Moscou, 2025 – L’étau se resserre autour de YouTube en Russie.
La plateforme vidéo, jadis espace de liberté d’expression et d’information alternative, se vide peu à peu de ses utilisateurs russes. Les données de Google, alarmantes, montrent une chute vertigineuse du trafic, de l’ordre de 66% par rapport à l’année précédente. Derrière ce coup de frein brutal, la stratégie du Kremlin visant à asphyxier l’accès à YouTube et à rediriger les internautes vers des plateformes sous contrôle étatique, comme RuTube ou VKontakte.
Depuis 2024, le gouvernement russe a progressivement intensifié ses efforts pour « ralentir » YouTube, passant d’une simple baisse de débit à un blocage quasi-total. Officiellement, Moscou accuse Google de ne pas coopérer avec les autorités et de diffuser des contenus « illégaux ». Une accusation fermement démentie par la firme américaine qui pointe du doigt les manipulations techniques du Kremlin pour perturber l’accès à la plateforme.
Cette « guerre numérique » a des conséquences profondes sur l’accès à l’information en Russie. YouTube était devenu un refuge pour les voix dissidentes, les journalistes indépendants et les citoyens cherchant à s’informer en dehors des médias officiels, largement contrôlés par le pouvoir. Avec le ralentissement, puis le blocage progressif de la plateforme, c’est toute une fenêtre sur le monde qui se ferme pour les Russes.
Les experts craignent un renforcement du contrôle de l’information par l’État. La migration forcée des utilisateurs vers des plateformes comme RuTube et VKontakte, soumises à une censure stricte, permet au Kremlin de modeler le paysage médiatique et de diffuser sa propre narrative. Un scénario qui rappelle la situation en Chine où les géants américains du web sont bloqués et remplacés par des alternatives locales sous surveillance étroite.

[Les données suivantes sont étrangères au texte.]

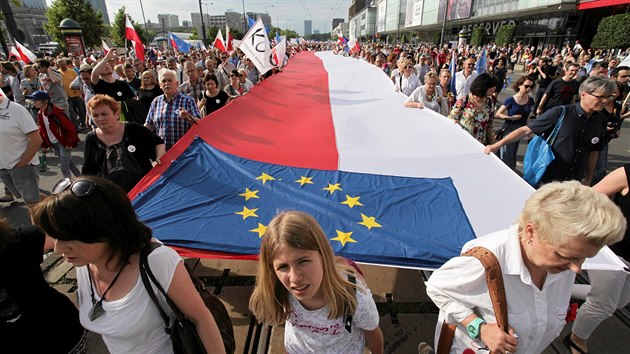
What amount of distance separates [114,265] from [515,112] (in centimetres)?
540

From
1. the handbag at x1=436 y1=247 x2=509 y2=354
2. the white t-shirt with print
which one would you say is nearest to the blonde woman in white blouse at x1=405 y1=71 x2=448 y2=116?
the handbag at x1=436 y1=247 x2=509 y2=354

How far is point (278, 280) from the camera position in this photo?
5.04 feet

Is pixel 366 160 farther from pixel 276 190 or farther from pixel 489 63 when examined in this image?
pixel 489 63

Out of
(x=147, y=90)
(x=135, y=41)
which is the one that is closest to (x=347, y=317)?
(x=147, y=90)

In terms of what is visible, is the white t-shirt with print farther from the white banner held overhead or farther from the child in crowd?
the white banner held overhead

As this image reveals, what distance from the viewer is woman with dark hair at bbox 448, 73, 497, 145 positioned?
13.3ft

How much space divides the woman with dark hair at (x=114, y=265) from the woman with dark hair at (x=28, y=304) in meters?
0.27

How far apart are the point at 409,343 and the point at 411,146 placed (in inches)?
83.1

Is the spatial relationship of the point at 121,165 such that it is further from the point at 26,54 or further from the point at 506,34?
the point at 506,34

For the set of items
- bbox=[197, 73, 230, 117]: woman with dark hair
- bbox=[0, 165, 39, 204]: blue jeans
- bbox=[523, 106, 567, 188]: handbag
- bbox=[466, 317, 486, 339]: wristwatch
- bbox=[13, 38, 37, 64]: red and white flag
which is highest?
bbox=[13, 38, 37, 64]: red and white flag

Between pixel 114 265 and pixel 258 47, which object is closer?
pixel 114 265

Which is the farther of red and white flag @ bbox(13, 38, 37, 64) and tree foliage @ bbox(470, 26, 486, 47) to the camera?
tree foliage @ bbox(470, 26, 486, 47)

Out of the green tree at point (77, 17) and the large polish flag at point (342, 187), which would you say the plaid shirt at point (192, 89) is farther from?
the green tree at point (77, 17)

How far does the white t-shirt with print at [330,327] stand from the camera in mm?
1538
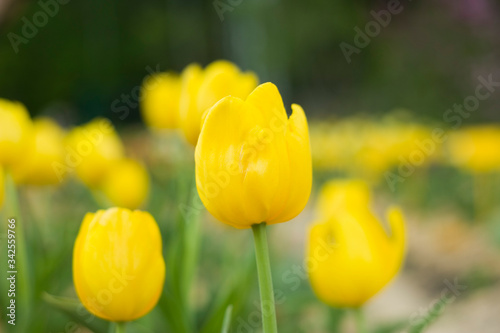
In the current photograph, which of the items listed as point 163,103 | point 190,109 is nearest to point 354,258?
point 190,109

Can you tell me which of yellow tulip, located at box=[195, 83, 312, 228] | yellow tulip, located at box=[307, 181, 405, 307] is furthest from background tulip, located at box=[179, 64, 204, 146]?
yellow tulip, located at box=[195, 83, 312, 228]

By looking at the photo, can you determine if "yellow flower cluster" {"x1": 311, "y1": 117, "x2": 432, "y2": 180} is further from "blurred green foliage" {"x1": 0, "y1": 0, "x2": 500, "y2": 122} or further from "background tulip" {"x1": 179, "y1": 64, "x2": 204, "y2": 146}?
"blurred green foliage" {"x1": 0, "y1": 0, "x2": 500, "y2": 122}

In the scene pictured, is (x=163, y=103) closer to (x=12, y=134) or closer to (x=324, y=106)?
(x=12, y=134)

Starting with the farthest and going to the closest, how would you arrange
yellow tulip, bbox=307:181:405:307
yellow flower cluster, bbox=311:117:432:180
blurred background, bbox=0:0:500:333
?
1. yellow flower cluster, bbox=311:117:432:180
2. blurred background, bbox=0:0:500:333
3. yellow tulip, bbox=307:181:405:307

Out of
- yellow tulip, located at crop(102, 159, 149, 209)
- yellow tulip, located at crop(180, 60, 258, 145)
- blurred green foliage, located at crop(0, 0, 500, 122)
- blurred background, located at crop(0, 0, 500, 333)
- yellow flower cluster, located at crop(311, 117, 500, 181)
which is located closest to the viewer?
yellow tulip, located at crop(180, 60, 258, 145)

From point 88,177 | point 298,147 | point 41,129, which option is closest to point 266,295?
point 298,147

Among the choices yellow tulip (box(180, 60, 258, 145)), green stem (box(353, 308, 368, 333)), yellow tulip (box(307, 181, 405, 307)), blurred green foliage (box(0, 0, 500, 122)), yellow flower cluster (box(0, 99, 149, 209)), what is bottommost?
green stem (box(353, 308, 368, 333))
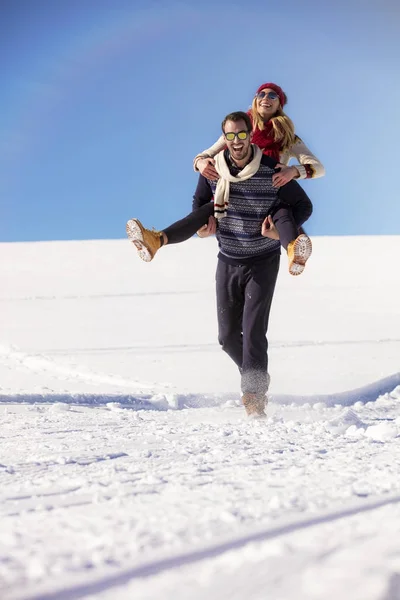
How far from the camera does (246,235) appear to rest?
400 cm

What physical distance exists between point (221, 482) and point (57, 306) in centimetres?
842

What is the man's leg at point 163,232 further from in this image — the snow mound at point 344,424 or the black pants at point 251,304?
the snow mound at point 344,424

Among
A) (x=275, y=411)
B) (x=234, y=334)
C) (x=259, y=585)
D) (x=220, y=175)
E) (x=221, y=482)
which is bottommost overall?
(x=259, y=585)

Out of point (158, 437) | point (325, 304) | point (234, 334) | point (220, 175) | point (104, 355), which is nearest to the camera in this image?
point (158, 437)

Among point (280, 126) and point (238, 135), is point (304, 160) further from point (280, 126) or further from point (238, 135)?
point (238, 135)

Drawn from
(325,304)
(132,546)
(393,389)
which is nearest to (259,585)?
(132,546)

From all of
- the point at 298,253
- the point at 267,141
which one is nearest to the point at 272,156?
the point at 267,141

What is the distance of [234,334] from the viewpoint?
4293mm

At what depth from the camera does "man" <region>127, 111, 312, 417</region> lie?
3.75 metres

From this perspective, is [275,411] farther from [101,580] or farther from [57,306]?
[57,306]

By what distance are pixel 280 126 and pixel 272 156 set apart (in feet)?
0.59

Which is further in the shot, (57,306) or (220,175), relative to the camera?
(57,306)

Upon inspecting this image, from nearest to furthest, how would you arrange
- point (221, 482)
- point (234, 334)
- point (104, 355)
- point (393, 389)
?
point (221, 482)
point (234, 334)
point (393, 389)
point (104, 355)

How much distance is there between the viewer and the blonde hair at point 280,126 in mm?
3943
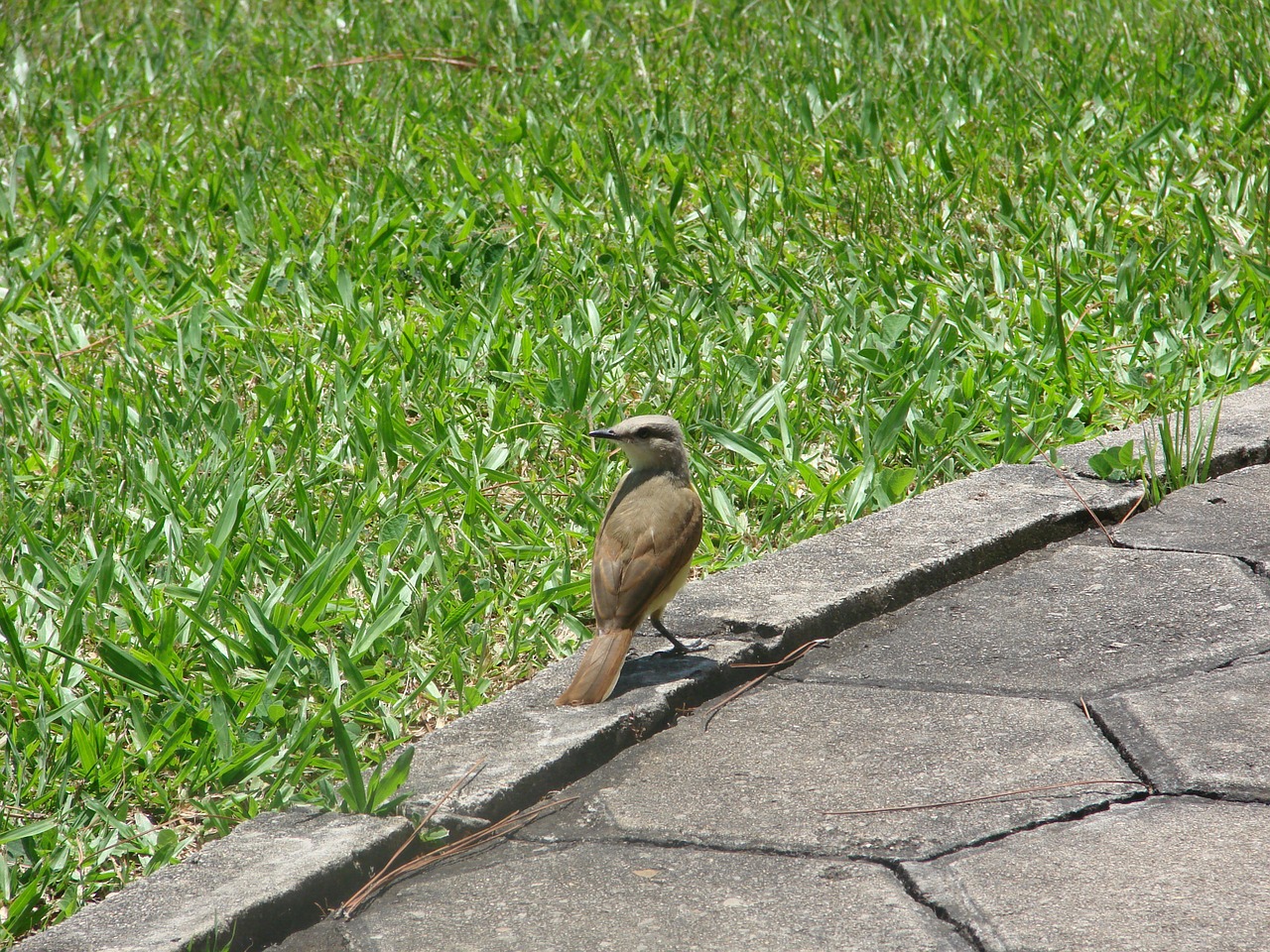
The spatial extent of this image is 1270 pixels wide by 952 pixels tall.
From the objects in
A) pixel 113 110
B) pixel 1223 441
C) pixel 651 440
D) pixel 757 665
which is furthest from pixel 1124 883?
pixel 113 110

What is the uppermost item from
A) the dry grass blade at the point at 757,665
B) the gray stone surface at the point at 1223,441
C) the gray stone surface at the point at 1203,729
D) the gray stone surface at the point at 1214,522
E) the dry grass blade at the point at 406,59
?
the dry grass blade at the point at 406,59

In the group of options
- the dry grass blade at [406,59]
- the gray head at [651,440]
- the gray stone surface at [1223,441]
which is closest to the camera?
the gray head at [651,440]

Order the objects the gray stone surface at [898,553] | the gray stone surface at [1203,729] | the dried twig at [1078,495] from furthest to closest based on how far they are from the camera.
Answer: the dried twig at [1078,495]
the gray stone surface at [898,553]
the gray stone surface at [1203,729]

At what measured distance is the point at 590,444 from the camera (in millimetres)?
4445

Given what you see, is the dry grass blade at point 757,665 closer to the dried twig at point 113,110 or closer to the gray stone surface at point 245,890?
the gray stone surface at point 245,890

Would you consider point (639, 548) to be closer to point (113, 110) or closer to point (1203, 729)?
point (1203, 729)

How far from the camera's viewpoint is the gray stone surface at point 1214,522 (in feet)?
12.6

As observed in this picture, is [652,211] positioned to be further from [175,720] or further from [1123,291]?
[175,720]

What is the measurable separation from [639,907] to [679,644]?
3.08 ft

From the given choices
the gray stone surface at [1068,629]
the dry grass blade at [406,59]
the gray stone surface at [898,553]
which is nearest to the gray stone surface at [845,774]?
the gray stone surface at [1068,629]

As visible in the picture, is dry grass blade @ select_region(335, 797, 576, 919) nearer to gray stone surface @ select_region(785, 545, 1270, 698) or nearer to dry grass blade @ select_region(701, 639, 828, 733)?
dry grass blade @ select_region(701, 639, 828, 733)

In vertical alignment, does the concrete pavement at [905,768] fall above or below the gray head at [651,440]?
below

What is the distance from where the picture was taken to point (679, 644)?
11.1 ft

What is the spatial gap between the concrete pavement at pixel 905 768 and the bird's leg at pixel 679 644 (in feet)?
0.14
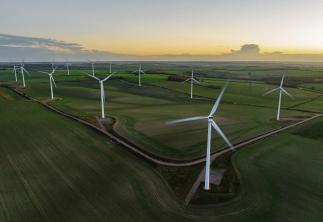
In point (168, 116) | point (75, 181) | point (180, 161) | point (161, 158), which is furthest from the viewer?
point (168, 116)

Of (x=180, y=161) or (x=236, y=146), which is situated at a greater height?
(x=180, y=161)

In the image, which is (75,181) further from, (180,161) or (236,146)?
(236,146)

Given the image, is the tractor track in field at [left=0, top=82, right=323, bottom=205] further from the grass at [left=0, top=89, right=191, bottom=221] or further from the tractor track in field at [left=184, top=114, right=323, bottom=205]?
the grass at [left=0, top=89, right=191, bottom=221]

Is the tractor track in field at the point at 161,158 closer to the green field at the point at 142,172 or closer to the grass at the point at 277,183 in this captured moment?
the green field at the point at 142,172

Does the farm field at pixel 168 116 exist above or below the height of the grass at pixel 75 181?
below

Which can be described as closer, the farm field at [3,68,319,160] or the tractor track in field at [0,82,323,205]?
the tractor track in field at [0,82,323,205]

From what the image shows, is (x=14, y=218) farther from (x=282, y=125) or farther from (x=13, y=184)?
(x=282, y=125)

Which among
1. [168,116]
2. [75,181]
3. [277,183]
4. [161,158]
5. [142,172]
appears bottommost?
[168,116]

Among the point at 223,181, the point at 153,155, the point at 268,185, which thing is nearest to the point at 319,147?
the point at 268,185

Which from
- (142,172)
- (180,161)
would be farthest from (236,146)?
(142,172)

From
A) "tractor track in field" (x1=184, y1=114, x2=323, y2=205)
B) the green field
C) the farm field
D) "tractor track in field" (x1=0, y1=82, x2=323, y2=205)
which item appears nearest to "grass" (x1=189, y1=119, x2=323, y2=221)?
the green field

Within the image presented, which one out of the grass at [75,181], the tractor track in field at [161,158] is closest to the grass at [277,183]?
the tractor track in field at [161,158]
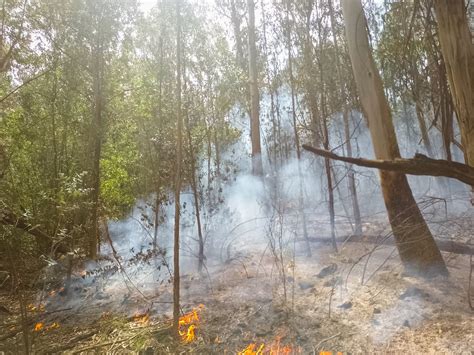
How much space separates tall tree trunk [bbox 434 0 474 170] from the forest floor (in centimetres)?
152

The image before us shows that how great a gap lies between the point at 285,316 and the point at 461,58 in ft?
12.5

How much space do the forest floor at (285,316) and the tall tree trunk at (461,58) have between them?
1518 mm

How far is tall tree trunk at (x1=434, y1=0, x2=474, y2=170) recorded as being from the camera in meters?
1.93

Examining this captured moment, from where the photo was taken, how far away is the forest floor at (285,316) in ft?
12.6

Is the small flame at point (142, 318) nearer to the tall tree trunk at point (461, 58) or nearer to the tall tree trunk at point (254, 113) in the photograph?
the tall tree trunk at point (461, 58)

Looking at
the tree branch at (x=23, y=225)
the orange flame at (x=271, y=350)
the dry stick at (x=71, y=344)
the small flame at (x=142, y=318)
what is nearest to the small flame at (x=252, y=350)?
the orange flame at (x=271, y=350)

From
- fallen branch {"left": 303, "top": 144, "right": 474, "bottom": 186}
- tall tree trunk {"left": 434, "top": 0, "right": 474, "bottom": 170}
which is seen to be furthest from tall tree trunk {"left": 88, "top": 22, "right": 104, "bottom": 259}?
tall tree trunk {"left": 434, "top": 0, "right": 474, "bottom": 170}

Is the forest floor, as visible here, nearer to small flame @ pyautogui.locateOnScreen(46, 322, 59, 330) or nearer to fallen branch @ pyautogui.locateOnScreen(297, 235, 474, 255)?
small flame @ pyautogui.locateOnScreen(46, 322, 59, 330)

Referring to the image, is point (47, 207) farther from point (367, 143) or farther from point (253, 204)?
point (367, 143)

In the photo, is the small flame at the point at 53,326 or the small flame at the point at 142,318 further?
the small flame at the point at 53,326

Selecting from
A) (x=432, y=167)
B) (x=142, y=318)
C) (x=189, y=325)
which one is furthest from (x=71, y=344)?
(x=432, y=167)

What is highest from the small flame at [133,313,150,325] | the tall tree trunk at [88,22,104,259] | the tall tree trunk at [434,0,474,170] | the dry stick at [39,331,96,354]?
the tall tree trunk at [88,22,104,259]

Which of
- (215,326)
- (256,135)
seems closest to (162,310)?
(215,326)

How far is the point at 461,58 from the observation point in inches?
77.5
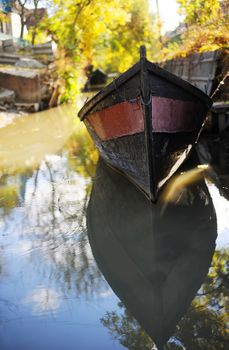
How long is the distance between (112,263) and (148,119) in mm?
2052

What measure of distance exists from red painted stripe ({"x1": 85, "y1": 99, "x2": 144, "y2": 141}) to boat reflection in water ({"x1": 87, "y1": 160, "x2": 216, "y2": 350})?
0.94 m

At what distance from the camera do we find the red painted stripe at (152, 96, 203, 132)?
19.3 ft

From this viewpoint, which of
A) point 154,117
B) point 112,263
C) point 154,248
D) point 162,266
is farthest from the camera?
point 154,117

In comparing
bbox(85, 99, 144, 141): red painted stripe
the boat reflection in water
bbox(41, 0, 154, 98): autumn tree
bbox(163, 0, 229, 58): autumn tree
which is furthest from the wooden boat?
bbox(41, 0, 154, 98): autumn tree

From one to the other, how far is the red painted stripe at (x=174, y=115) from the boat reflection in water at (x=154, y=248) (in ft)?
3.11

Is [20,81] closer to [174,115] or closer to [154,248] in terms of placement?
[174,115]

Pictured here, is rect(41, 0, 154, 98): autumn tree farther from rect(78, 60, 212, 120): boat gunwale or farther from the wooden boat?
the wooden boat

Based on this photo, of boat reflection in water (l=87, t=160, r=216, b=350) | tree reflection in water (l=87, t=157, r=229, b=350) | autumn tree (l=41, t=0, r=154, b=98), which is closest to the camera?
tree reflection in water (l=87, t=157, r=229, b=350)

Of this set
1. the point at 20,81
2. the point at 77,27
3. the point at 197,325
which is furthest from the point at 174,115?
the point at 77,27

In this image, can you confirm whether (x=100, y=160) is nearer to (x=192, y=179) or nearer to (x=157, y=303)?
(x=192, y=179)

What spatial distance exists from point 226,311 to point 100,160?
6.20m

Le cas de YouTube en Russie illustre une tendance mondiale inquiétante : la fragmentation de l’internet et la montée des « sphères numériques » nationales. De plus en plus d’États autoritaires cherchent à contrôler l’information en ligne, en érigeant des barrières numériques et en promouvant leurs propres champions technologiques. Cette balkanisation du web représente un défi majeur pour la liberté d’expression et l’accès à une information pluraliste.
Au-delà du cas YouTube, d’autres plateformes américaines, comme Facebook, Instagram et Twitter, sont également dans le viseur des autorités russes. L’avenir du web en Russie s’annonce de plus en plus cloisonné et contrôlé, avec un accès restreint aux sources d’information internationales. L’utilisation de VPN et d’autres outils de contournement est en constante augmentation, signe que les Russes cherchent à préserver leur accès à une information libre et diversifiée, malgré les efforts du Kremlin pour les en empêcher.
La pression exercée sur les grandes entreprises technologiques occidentales en Russie ne se limite pas aux questions de censure. Le Kremlin cherche également à favoriser le développement de son propre écosystème numérique, en soutenant des entreprises nationales et en imposant des règles strictes aux acteurs étrangers. L’objectif affiché est de renforcer la « souveraineté numérique » du pays, quitte à sacrifier la liberté d’information sur l’autel de ce nationalisme digital.